>> begin
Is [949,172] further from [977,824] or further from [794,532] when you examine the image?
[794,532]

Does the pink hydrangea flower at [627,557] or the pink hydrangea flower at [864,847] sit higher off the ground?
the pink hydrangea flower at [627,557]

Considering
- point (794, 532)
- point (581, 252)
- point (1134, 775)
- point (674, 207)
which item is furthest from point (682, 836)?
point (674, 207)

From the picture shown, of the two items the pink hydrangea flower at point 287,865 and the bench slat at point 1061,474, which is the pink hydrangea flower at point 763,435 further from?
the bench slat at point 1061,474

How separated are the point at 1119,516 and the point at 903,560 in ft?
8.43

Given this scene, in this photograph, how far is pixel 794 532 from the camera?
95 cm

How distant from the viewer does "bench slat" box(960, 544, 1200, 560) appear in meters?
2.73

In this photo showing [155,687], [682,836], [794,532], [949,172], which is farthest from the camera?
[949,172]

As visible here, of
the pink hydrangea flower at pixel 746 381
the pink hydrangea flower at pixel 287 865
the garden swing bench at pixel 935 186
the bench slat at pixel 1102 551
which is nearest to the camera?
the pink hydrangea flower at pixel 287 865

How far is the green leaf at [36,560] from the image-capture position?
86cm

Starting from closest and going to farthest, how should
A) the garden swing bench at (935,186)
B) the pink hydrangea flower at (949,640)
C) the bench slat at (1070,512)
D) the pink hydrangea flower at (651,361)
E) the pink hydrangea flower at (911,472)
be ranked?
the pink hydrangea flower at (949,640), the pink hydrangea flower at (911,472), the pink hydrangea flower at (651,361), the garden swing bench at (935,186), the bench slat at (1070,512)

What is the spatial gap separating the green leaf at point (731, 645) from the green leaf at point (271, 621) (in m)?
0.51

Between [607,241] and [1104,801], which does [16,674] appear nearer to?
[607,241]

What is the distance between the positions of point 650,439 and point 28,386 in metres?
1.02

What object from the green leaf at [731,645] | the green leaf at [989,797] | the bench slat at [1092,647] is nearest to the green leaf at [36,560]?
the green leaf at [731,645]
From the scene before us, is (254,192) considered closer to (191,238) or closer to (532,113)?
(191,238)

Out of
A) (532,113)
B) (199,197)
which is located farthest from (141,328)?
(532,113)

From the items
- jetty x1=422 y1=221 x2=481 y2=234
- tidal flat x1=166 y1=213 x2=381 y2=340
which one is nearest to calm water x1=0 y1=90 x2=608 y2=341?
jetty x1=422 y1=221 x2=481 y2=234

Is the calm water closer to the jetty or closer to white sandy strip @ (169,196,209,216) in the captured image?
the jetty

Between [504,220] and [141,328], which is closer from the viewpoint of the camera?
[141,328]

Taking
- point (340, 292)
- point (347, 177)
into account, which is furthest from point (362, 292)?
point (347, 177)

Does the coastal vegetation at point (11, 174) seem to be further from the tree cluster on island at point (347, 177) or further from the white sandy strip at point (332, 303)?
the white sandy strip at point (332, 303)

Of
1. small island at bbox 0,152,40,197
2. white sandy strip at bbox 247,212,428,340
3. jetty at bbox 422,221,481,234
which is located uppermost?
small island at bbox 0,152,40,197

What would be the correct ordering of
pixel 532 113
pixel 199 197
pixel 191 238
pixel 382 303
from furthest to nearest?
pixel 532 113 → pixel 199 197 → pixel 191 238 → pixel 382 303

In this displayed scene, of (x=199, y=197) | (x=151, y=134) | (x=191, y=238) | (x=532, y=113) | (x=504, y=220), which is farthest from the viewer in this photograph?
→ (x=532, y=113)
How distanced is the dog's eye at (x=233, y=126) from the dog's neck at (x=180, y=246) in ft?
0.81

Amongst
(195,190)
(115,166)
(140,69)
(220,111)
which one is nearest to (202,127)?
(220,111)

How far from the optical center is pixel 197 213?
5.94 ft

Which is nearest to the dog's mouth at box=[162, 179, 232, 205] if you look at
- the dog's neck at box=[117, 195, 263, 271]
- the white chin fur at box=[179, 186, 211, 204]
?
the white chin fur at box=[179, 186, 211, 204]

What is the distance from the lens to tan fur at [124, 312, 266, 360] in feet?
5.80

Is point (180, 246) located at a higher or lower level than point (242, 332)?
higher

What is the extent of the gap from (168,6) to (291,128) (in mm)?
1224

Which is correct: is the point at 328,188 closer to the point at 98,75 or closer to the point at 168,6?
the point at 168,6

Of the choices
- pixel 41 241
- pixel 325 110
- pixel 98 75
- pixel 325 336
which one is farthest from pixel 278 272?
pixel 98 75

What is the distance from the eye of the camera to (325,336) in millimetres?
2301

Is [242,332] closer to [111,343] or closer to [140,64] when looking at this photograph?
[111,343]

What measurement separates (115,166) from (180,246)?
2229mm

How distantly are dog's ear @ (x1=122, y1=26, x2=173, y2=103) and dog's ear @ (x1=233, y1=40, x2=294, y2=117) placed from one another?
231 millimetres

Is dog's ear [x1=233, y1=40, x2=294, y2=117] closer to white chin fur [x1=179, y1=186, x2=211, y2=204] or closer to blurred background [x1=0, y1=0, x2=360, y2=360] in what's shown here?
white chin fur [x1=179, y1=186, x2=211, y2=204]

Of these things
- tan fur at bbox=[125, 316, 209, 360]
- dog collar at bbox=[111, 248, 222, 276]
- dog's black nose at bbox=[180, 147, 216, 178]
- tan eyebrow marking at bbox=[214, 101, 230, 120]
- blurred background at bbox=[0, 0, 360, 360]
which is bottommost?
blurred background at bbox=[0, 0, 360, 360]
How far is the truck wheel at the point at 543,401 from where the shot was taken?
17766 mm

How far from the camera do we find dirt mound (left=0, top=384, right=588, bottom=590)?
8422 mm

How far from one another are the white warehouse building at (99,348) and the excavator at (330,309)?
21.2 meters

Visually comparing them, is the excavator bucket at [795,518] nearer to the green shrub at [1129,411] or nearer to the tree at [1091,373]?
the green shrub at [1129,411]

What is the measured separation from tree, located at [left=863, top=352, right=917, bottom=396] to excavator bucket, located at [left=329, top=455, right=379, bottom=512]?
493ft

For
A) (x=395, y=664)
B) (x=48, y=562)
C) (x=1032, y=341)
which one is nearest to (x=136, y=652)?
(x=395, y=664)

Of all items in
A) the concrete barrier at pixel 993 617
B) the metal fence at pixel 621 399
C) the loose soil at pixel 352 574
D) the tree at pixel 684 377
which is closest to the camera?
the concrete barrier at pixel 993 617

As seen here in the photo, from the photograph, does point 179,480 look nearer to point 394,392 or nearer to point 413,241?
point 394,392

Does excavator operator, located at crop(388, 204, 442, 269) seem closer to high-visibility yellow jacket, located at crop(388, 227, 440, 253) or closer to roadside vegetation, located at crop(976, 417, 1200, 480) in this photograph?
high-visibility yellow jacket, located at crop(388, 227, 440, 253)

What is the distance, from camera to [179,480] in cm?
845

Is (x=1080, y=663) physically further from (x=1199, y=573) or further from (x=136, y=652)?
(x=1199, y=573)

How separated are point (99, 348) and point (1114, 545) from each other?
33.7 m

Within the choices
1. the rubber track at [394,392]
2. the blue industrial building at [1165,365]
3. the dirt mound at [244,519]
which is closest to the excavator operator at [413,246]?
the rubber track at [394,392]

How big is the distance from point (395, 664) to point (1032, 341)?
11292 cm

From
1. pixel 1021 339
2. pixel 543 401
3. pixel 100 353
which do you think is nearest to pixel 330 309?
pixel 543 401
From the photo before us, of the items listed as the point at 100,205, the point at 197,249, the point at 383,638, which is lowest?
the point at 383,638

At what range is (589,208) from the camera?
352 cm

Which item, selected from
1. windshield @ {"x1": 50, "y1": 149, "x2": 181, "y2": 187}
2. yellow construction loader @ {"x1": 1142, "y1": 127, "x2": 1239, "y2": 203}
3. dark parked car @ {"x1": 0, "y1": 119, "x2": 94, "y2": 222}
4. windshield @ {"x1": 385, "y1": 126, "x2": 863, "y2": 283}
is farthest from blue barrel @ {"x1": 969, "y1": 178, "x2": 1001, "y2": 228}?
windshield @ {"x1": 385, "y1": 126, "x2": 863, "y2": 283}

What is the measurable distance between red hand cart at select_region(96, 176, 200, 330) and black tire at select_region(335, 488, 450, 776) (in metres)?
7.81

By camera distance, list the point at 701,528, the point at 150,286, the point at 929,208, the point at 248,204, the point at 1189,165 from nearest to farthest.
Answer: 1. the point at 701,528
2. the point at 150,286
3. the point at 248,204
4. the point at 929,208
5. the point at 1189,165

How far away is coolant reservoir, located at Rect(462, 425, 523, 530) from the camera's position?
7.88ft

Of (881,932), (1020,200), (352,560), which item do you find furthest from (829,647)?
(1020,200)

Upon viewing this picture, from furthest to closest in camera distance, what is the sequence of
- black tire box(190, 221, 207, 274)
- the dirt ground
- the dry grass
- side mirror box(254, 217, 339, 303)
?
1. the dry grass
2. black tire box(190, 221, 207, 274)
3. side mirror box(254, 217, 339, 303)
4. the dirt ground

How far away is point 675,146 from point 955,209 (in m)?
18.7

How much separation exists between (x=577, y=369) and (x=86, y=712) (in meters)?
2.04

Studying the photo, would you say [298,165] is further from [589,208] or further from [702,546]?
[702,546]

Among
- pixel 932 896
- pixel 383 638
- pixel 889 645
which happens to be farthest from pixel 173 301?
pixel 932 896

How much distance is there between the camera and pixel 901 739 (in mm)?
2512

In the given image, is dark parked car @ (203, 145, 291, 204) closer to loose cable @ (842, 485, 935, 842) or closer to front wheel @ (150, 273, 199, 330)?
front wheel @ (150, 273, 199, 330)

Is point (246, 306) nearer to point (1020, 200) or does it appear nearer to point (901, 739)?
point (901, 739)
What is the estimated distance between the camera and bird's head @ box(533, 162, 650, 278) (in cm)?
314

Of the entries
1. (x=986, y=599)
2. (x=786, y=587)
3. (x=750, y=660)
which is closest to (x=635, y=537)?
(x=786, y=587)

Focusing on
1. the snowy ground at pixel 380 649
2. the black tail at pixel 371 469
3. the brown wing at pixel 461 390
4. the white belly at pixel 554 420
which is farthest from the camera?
>> end
Write out, word for word, every line from the one containing "Is point (246, 306)" through the last line of the records above.

Is point (246, 306) nearer to point (1020, 200) or does it appear nearer to point (901, 739)?
point (901, 739)
What is the estimated distance between the camera and bird's head @ box(533, 162, 650, 278) (in cm)?
314

Of the entries
1. (x=986, y=599)
2. (x=786, y=587)
3. (x=750, y=660)
which is closest to (x=635, y=537)?
(x=786, y=587)

Focusing on
1. the snowy ground at pixel 380 649
2. the black tail at pixel 371 469
3. the brown wing at pixel 461 390
4. the white belly at pixel 554 420
which is farthest from the camera?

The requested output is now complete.